White House: domestic travel vaccine requirements are on the table

Jen Pasaki

White House: Due to omicron variables, domestic travel vaccine requirements are on the table.

The White House said Thursday that the requirement for a COVID-19 vaccine for domestic travel remains as the United States heads into the winter months and battles the new omicron alternative, saying the Biden administration will continue to "evaluate and evaluate daily."

President Biden on Thursday formally announced a series of steps to take on COVID-19, including a requirement for all international passengers traveling to the United States to be tested for COVID within 24 hours of departure. 

"I would say there is nothing off the table, therefore, including domestic travel," Psaki said, noting that there are "some strong protections already in place, including requirements to wear masks."

The White House will extend the mask's mandate to March 18, adding a doubling of fines if individuals do not comply with the requirements. The current mask mandate was due to expire on January 18 after being extended last August.

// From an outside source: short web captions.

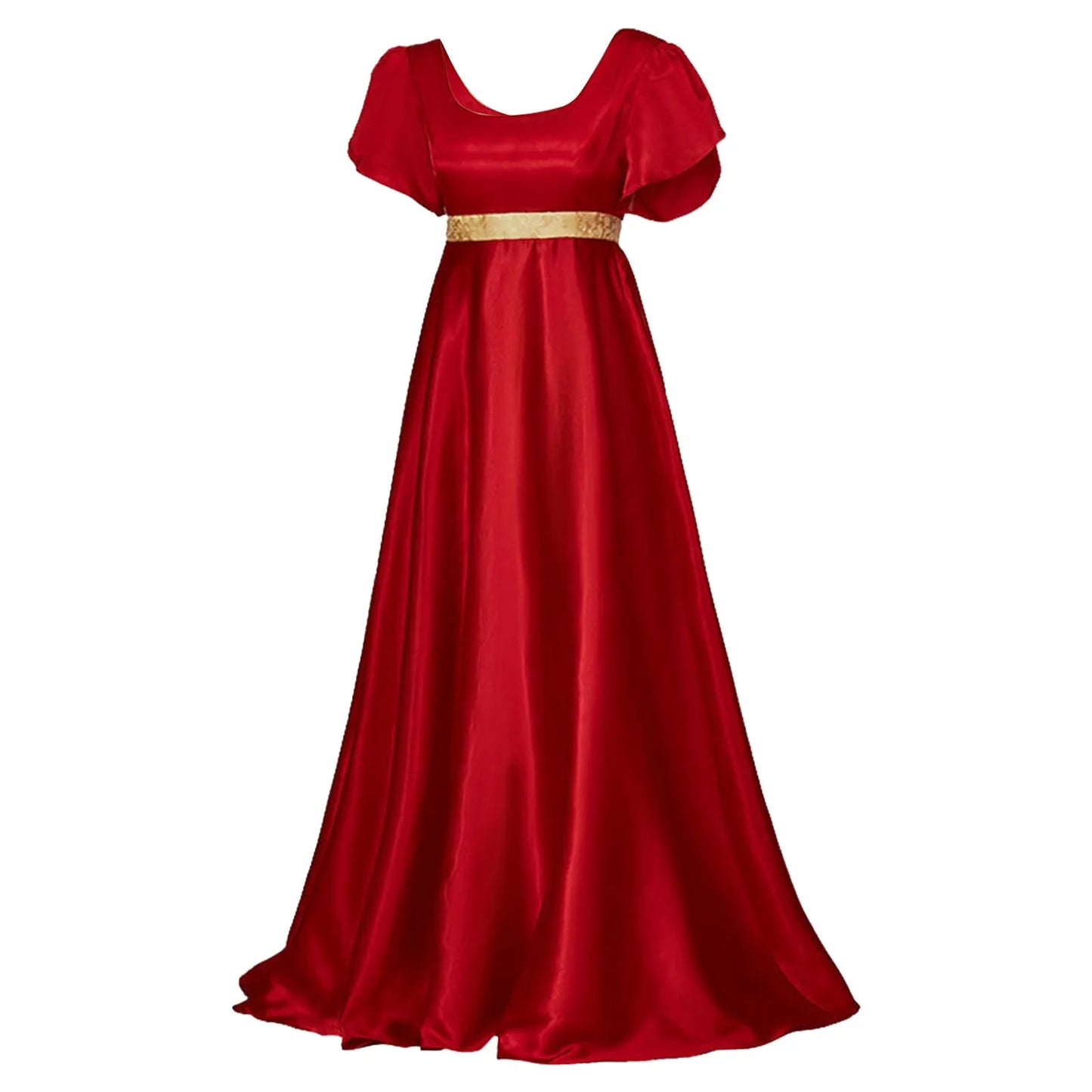 Medieval Vintage Satin Dress Short Sleeve High Waist Renaissance Dress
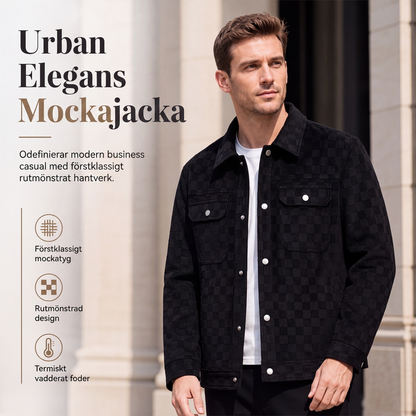 🍂Nya höstnyheter|Urban Elegant Mockajacka för Herr – Stilren Rutig Jacka med Vadderat Foder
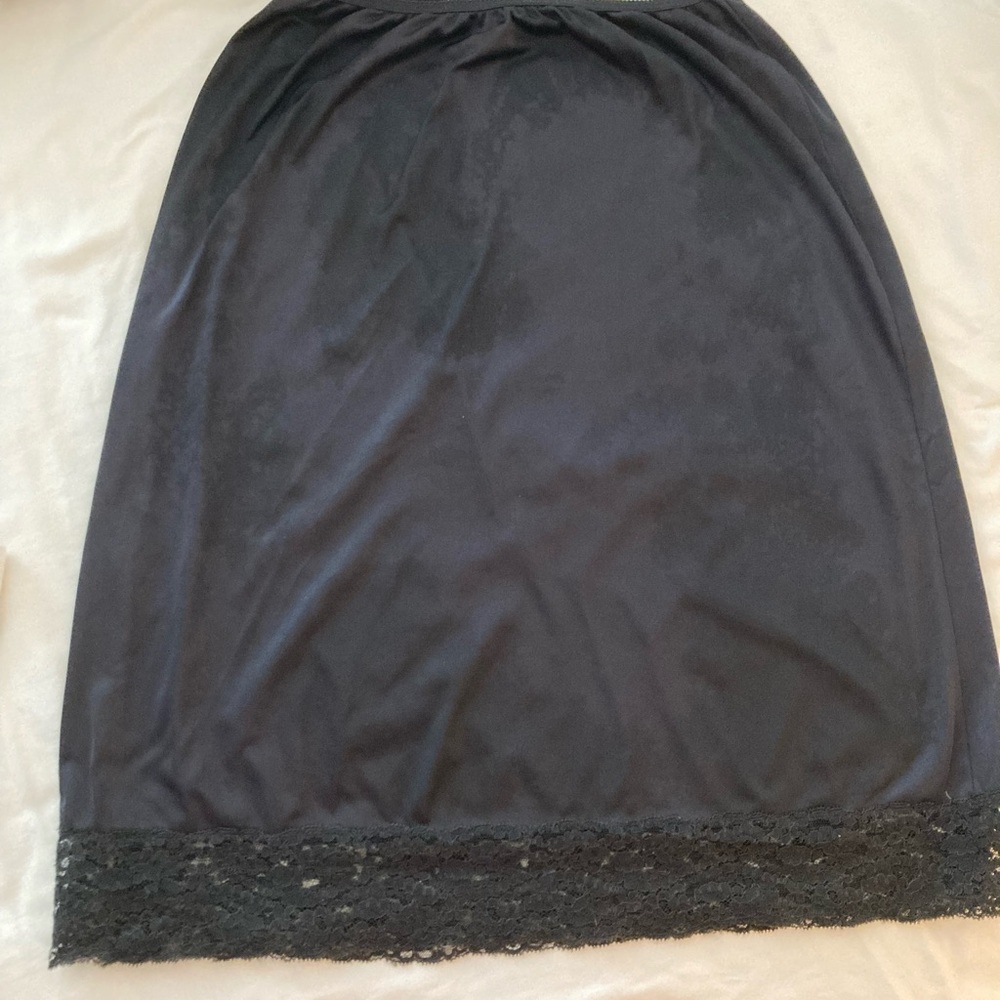 Vintage Vassarette Black Skirt with Lace Detail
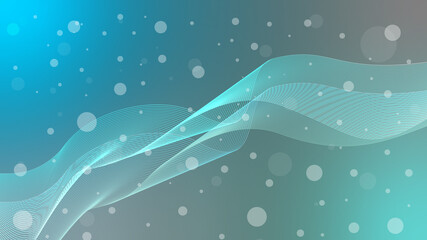 Poster - Abstract futuristic wavy stripes with circle shapes. Abstract curved lines with circle shapes on a turquoise background. Vector.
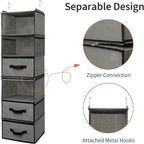 GRANNY SAYS 6-Shelf Hanging Closet Organizer, Separable to 2 Pack 3-Shelf, Closet Organization and Storage with 3 Different Drawers, 4 Side Pockets Wardrobe Clothes Organizer, Gray, 1-Pack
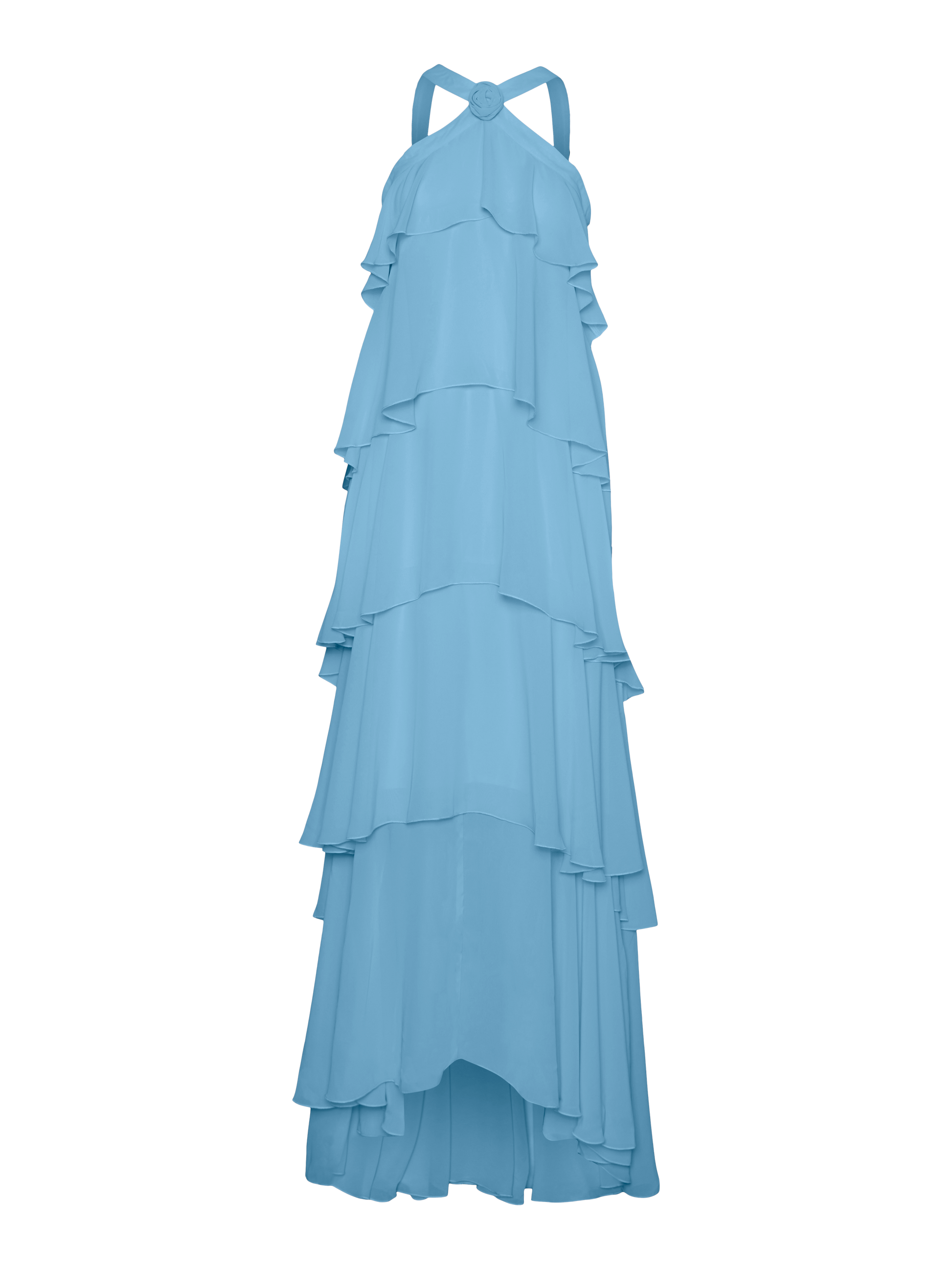 Back view of a woman in a light blue tiered ruffled maxi dress, showcasing the open back and halter neck straps, perfect for elegant wedding guests.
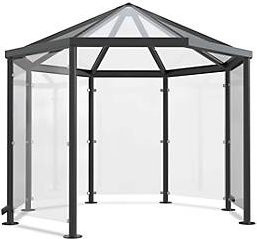 Achteck-Raucherpavillon Modell Paris von WSM in Anthrazitgrau ohne Seitenwände aus verzinktem Stahl und Glas, B/T/H: 330 x 310 x 330 cm - Bild 1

"Again, nothing is on the table," Psaki added.

Jeffrey Zentes, the White House coronavirus task force coordinator, was asked this week during an interview on MSNBC about a potential vaccine demand for domestic flights — something he also left as an option.

"We have these stringent requirements in terms of international travel, we have workplace requirements, and we will continue to consider all options, and everything is on the table," Zenz said.

Biden restricted travel from South Africa and seven other countries over fears of a "severely mutated" omicron of COVID-19 -- a move he said Monday would give the United States "time."

As for the travel bans from other countries that have reported cases of the omicron variant, the White House said it was continuing to "assess daily" and that the president would 

She added that the administration was assessing "whether additional restrictions are needed."

But this week, a California resident vaccinated against COVID-19 was confirmed to be the first case of the omicron variant in the USA.

As for the threat posed by the omicron, Psaki said Thursday that there is "a lot we don't know."